[Stored records]
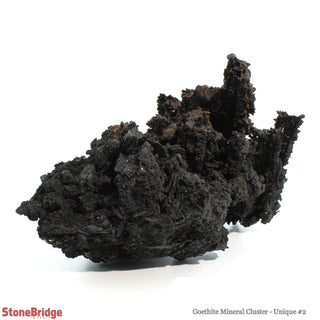 Goethite Mineral Cluster U#2 from The Rock Space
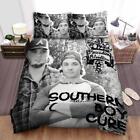 Muscadine Southern Boy Cure Album The Band Quilt Duvet Cover Set Super King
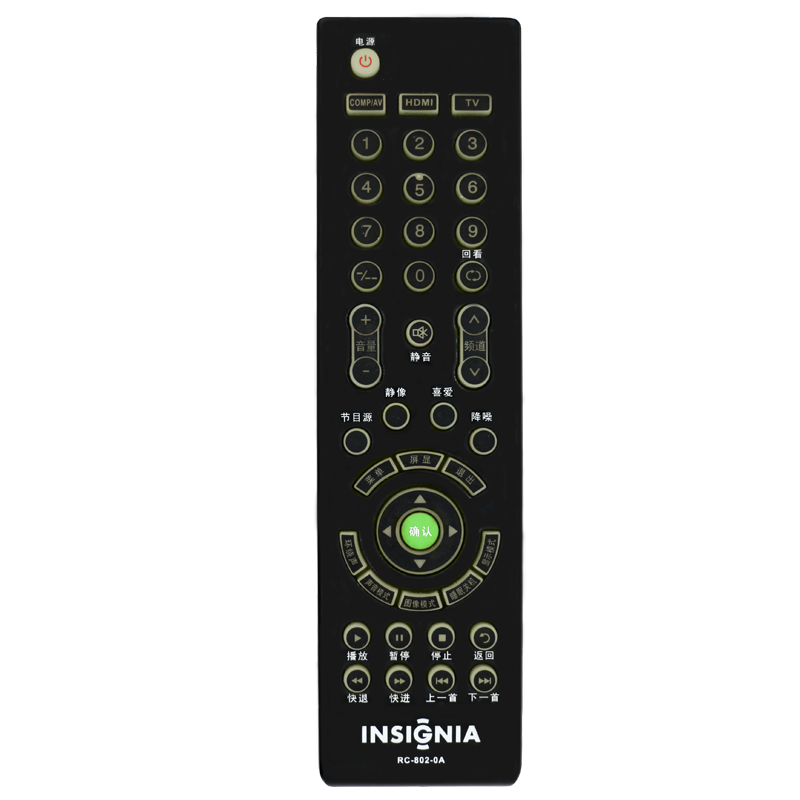 INSIGNI/影雅电视机遥控器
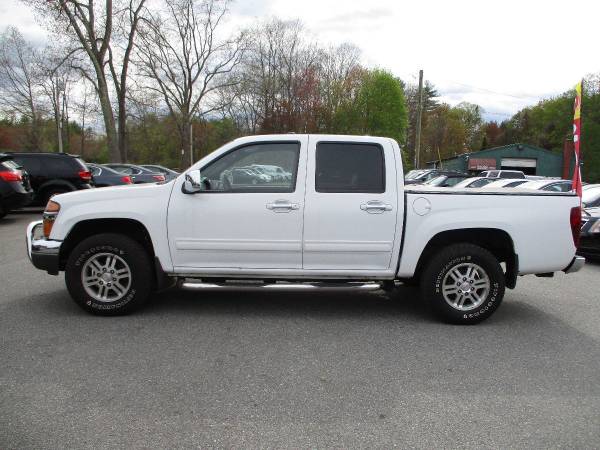 2011 GMC Canyon 4x4 4WD Truck SLE1 Full Power Crew Cab - cars & for sale in Brentwood, MA – photo 7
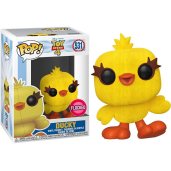 Ducky (Flocked)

Assignment :: Copy out the lines above word for word, leaving out the pictures.

Response box ::
 Goethite Mineral Cluster U#2 from The Rock Space
 Muscadine Southern Boy Cure Album The Band Quilt Duvet Cover Set Super King
 INSIGNI/影雅电视机遥控器
 2011 GMC Canyon 4x4 4WD Truck SLE1 Full Power Crew Cab - cars & for sale in Brentwood, MA – photo 7
 Ducky (Flocked)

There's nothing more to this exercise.